▶ PROVIDED ENTRIES
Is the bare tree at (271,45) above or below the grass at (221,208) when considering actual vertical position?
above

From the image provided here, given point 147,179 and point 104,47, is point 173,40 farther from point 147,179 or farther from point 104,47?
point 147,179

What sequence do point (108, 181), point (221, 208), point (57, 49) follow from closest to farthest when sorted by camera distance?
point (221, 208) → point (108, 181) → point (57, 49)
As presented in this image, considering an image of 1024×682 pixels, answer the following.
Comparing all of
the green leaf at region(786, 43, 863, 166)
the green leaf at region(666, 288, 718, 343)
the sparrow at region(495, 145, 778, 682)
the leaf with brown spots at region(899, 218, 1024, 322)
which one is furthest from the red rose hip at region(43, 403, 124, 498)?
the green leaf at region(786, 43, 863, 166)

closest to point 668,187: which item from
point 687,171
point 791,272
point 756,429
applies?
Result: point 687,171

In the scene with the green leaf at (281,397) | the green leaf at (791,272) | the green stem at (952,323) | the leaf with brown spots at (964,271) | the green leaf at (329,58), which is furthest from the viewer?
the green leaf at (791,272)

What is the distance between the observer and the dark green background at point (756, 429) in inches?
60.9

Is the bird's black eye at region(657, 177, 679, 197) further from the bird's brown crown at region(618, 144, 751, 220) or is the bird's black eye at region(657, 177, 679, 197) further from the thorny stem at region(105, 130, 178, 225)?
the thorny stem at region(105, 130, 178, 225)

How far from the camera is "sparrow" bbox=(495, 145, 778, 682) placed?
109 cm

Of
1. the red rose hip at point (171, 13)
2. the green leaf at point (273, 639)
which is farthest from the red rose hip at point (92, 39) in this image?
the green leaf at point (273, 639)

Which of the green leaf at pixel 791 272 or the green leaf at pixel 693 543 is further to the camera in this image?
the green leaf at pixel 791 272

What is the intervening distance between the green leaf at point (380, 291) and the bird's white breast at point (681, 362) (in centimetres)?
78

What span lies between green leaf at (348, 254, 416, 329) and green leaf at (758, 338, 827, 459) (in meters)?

▶ EXERCISE REQUIREMENTS
Return the records between the line that contains "From the image" and the line that contains "Result: point 687,171", inclusive, copying each line without any change.

▶ RESULT
From the image provided here, given point 147,179 and point 104,47, is point 173,40 farther from point 147,179 or farther from point 104,47?
point 147,179

What sequence do point (108, 181), point (221, 208), point (57, 49) follow from closest to farthest when sorted by camera distance?
point (221, 208) → point (108, 181) → point (57, 49)
As presented in this image, considering an image of 1024×682 pixels, answer the following.
Comparing all of
the green leaf at region(786, 43, 863, 166)
the green leaf at region(666, 288, 718, 343)
the sparrow at region(495, 145, 778, 682)
the leaf with brown spots at region(899, 218, 1024, 322)
which one is furthest from the red rose hip at region(43, 403, 124, 498)?
the green leaf at region(786, 43, 863, 166)

closest to point 668,187: which item from
point 687,171
point 791,272
point 756,429
applies?
Result: point 687,171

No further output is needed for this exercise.